Rio abaixo até à realidade do mar.
(Alberto Caeiro)

Algumas questões éticas sobre a investigação

No sentido de aprofundar as minhas ideias sobre a ética na investigação, li o artigo ‘La ética del investigador frente a la producción e difusión del conocimiento científico’ de Álvaro Márquez-Fernandez[1] (pode ser consultado a partir do espaço ‘Gogos, conchas e pérolas’).
Ficam aqui alguns apontamentos que resultaram da minha leitura:

No seu artigo, o autor abrange as diversas dimensões da ética na investigação, apresentando uma listagem de situações possíveis de falta/ausência de ética na investigador e alertando para o facto de que ética depende sempre do investigador, dos seus princípios, interesses,... [este último aspecto parece-me particularmente interessante, uma vez que, deste modo, dois investigadores que estudem um mesmo aspecto poderão ter atitudes e, consequentemente, resultados completamente diferentes – basta para isso, que um condicione algum aspecto da sua investigação por razões éticas]
Assim, o autor defende que a ética é a garantia da credibilidade do novo conhecimento científico apresentado e da aplicação humanitária deste. [ideia próxima da defendida pela Comissão Nacional de Ética para as Ciências da Vida! – ver post sobre do decurso da actividade 6]
A ética serve, portanto, para definir a forma de actuar, de produzir e de difundir o conhecimento científico [novamente a totalidade do processo], para bem da Humanidade, respeitando a liberdade, a originalidade e a criatividade do investigador, mas também as dos outros membros da comunidade científica.
O cumprimento destes valores éticos depende, no entanto, de uma complexidade de aspectos, pois não é algo espontâneo do investigador (não é uma disposição natural). Deste modo, a atitude ética depende de uma teia das relações sociais que define o perfil ético do investigador. [a definição da ética na investigação é, portanto, uma construção social]
Como exemplos de situações em que existe falta/ausência de uma atitude ética o autor refere (p. 643): escamoteamento e manipulação de referências bibliográficas; a paráfrase de uma ideia de outro autor; o plágio parcial ou total de um texto de outro autor; o desrespeito pelas normas de apresentação de um artigo (ex. a exclusividade de um artigo numa determinada revista); a aquisição de estudos (ex. o investigador paga a alguém para desenvolver um estudo que depois publica em seu nome), a coacção de um membro do júri de avaliação de um estudo. Máquez-Fernandez considera, portanto, que existem muitas maneiras diferentes de se ter uma postura antiética em investigação.
A certa altura, o autor compara a postura do investigador à do professor: considera que em ambos os casos, a postura ética vai além do cumprimento de um código de normas – trata-se de algo muito mais complexo, pois trata-se de algo que depende fortemente do desenvolvimento moral do investigador e do professor.

Comentário:
Considero que este artigo veicula bem a ideia da ética como norteadora de todo o processo de investigação – ela serve de travão e de bússola, pois, por um lado, delimita a acção do investigador, por outro, ajuda-o na descoberta de caminhos a seguir na sua investigação.

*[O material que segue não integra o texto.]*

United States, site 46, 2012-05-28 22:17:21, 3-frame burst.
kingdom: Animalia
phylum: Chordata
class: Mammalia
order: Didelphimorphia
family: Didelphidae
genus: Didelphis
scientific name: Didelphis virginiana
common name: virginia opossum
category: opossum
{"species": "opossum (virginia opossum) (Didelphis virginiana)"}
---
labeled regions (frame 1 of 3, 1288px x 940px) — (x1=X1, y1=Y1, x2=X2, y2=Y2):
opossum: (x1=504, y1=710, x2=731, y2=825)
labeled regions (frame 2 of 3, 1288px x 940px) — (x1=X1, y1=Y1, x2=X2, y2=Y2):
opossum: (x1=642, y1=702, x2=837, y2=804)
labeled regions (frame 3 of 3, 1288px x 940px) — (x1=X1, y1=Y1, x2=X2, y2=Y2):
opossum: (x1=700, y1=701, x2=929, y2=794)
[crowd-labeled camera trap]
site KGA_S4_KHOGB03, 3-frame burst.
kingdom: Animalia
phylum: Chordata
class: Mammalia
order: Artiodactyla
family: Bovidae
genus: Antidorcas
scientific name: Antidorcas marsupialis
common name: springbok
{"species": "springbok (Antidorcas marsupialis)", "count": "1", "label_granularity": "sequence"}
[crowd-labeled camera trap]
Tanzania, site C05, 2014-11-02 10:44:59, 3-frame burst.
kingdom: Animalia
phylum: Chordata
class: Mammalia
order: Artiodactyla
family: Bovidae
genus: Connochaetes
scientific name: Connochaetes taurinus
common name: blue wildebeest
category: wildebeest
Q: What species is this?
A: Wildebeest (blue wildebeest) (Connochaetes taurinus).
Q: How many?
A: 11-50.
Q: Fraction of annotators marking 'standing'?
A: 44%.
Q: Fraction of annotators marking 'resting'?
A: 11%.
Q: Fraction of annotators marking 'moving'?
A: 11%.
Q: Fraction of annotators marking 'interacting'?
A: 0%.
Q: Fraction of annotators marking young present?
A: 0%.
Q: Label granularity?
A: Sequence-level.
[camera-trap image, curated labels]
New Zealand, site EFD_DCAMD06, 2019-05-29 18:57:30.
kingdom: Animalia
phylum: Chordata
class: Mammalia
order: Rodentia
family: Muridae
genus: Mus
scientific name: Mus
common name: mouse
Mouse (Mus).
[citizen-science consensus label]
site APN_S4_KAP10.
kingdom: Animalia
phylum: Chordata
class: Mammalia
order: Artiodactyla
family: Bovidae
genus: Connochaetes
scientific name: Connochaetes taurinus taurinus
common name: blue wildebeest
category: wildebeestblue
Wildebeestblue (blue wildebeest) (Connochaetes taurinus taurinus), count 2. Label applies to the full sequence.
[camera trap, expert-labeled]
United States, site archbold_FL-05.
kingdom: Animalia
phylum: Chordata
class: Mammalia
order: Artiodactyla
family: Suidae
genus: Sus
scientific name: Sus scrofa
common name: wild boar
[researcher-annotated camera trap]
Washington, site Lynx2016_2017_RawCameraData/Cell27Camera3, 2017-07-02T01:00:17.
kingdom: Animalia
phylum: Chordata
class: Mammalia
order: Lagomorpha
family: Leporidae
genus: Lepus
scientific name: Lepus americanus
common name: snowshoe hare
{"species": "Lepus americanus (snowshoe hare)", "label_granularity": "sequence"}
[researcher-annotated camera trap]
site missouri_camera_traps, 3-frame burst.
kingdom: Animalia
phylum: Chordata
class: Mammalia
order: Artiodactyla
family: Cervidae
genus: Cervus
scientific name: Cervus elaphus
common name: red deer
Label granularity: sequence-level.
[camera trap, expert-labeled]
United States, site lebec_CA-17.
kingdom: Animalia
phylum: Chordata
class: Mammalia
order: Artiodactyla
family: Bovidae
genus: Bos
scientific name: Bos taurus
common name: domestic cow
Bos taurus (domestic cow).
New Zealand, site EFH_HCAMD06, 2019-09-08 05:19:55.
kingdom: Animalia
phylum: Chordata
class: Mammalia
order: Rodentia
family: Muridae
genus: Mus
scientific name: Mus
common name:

[1]MÁRQUEZ-FERNANDEZ, A. (2001). La ética del investigador frente a la producción e difusión del conocimiento científico. In Revista Venezolana de Gerencia, año 6, nº16 (pp.636-650).

Salpico de poesia

Água que à água torna...

Água que à água torna, de luz franjada,
Abre-se a vaga em espuma.
Movimento perpétuo, arco perfeito,
Que se ergue, retomba e reflui,
Onda do mar que o mesmo mar sustenta,
Amor que de si próprio se alimenta.
(José Saramago)

Reflexão sobre o decurso da actividade 5, ‘A análise quantitativa e qualitativa de dados’, inserida na temática 4

Esta actividade estava dividida em três fases:
1- o estudo individual sobre as técnicas de análise quantitativa de dados, aplicando esses conhecimentos a um problema concreto apresentado pelas docentes. Como recursos de aprendizagem foram disponibilizados Guides for good statistical practice (disponível para consulta a partir do espaço ‘Gogos, conchas e pérolas’) e outros documentos da autoria das docentes da unidade curricular.
2- O estudo individual sobre as técnicas e análise qualitativa de dados, aplicando esses conhecimentos a um problema concreto apresentado pelas docentes. Como recursos de aprendizagem foram disponibilizados Qualitative content analysis (disponível para consulta a partir do espaço ‘Gogos, conchas e pérolas’) e outros documentos da autoria das docentes da unidade curricular.
3- Discussão em fórum geral sobre as técnicas analisadas.
Fase 1:

Esta foi, sem dúvida, a actividade que mais dificuldades me levantou. Nunca estudei estatística. O meu primeiro contacto (para além daquele diário com dados estatísticos apresentados nos noticiários e jornais ou da elaboração de grelhas para avaliação dos meus alunos com indicação da moda, média e mediana), foram a leitura e a consequente sistematização dos respectivos capítulos de Educational Research (ver post antigo e o espaço ‘Gogos, conchas e pérolas’).
Deste modo, a primeira reacção à leitura dos recursos disponibilizados e do problema colocado foi: ‘Não consigo fazer isto – não percebo nada de estatística!’. (In)felizmente houve mais colegas que tiveram a mesma reacção, pelo que as docentes (e alguns colegas com conhecimentos de estatística) forneceram mais alguma documentação que veio a facilitar um pouco mais a resolução da actividade.
Foi a partir desses documentos que tentei superar o meu choque inicial e me atrevi a esboçar uma proposta de resolução.
Não tenho qualquer noção se o que fiz está minimamente correcto, no entanto, parece-me importante incluir as minhas conclusões aqui neste webfólio – independentemente da sua qualidade, são o marco do meu primeiro embate com a estatística:
Problema:
Coloque-se na “pele” da investigadora que realizou a investigação Setúbal, as TIC e o ensino de inglês: atitudes dos professores. Analise os dados publicados e os itens do questionário aplicado. Suponha que depois de recolhidas as respostas ao questionário, tal como é descrito na dissertação, resolvia explorar os dados para além de uma análise descritiva.
- ‘para além de uma análise descritiva’ obriga à utilização de técnicas de estatística inferencial.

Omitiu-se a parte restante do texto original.